OBJECTIVE
Pick up the news release on scalable video coding right after its final sentence and keep writing it.

SELECTION
News Release

Scalable Video Coding and Other Wireless Highlights

 

During a live video conference, people with wildly different technical constraints are all watching the best possible version of your video even though you’re only providing one video stream. This ability to serve up just one video stream for many different users requires “scalable video coding” – one of the hot topics in wireless communications discussed at a UC San Diego research review on November 9, 2006 at UCSD.

“Scalable coding is going to have increased prominence and utility in the future. People are using increasingly heterogeneous devices and connections to access the same websites, video and audio conferences, and other sources of content. We are developing ways to get this information to all these different kinds of devices even while the bandwidth is in flux because users are mobile or their networks are getting congested,” said Dr. Pamela Cosman, the director of the Jacobs School of Engineering’s Center for Wireless Communications (CWC) and a professor of electrical and computer engineering at UC San Diego.

Cosman and other UCSD electrical engineers and CWC-affiliated researchers provided industry partners, UCSD faculty and students with updates on CWC’s research projects at the Fall 2006 CWC Research Review.

While much of this article will focus on scalable video coding, faculty members who spoke at the review also presented research on Coding for Wireless Networks, MIMO Wireless Communication Systems, Bandwidth Efficient Communications and Active Wireless Spaces.

In the session on Coding for Wireless Networks, Alon Orlitsky described his work with coauthors on using silence to preserve energy in sensor networks. Using pulses and silences instead of 1s and 0s to convey information can reduce the amount of communication required, which, in turn, reduces bandwidth needs. This approach could potentially be used in several applications such as sensors that detect motion or other activity. “If you can find a way to be silent most of the time, you can save a lot of energy,” said Orlitsky who holds joint appointments in the Electrical and Computer Engineering and the Computer Science and Engineering Departments of the Jacobs School, and is also the director of the Information Theory and Applications (ITA) Center, established in 2006 by Calit2.

At the research review, Bhaskar Rao, a professor of electrical and computer engineering at the Jacobs School led a tutorial on MIMO Wireless Communication while Truong Nguyen, also a professor in the electrical and computer engineering department provided an introduction to video compression algorithms and scalable video coding. Some of the basics of scalable video coding, as well as a taste of Cosman’s recent research, are described below.

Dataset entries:
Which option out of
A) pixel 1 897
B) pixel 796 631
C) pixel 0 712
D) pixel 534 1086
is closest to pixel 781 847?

EXERCISE ANSWER
Scalable Video Coding:

The big idea in scalable video coding is that you can provide one compressed video stream and any user can pull out just what is needed to get the best quality video based on technical constraints. Rather than a “one size fits all” approach, scalable video coding follows a “take what you need and ignore the rest” strategy.

Video can be coded so that it is scalable in different ways: it can be spatially scalable and accommodate a range of resolutions on users’ viewing screens; it can be temporally scalable and offer different frame rates; it can be scalable in terms of quality – or SNR (signal-to-noise ratio) – and offer video at different quality levels to accommodate differences in bitrates in the transmission channel. The capacity of transmission channels determines, in large part, the quality of each frame of the video.

At the Research Review, Cosman focused on SNR or quality scalable video coding. To understand how SNR scalable video coding works, you first need to understand, in general terms, how a video signal gets from one device, across a network – perhaps wireless – to a second viewing device such as a laptop or a PDA.

The original video is fed into an “encoder” that generates a compressed version of the video that is available to eligible viewers. This compressed bitstream travels to its destination via a transmission channel (such as the Internet or a wireless channel). The compressed bitstream that arrives at the destination must then be reconstructed back into video. The “decoder” performs the task of reconstruction.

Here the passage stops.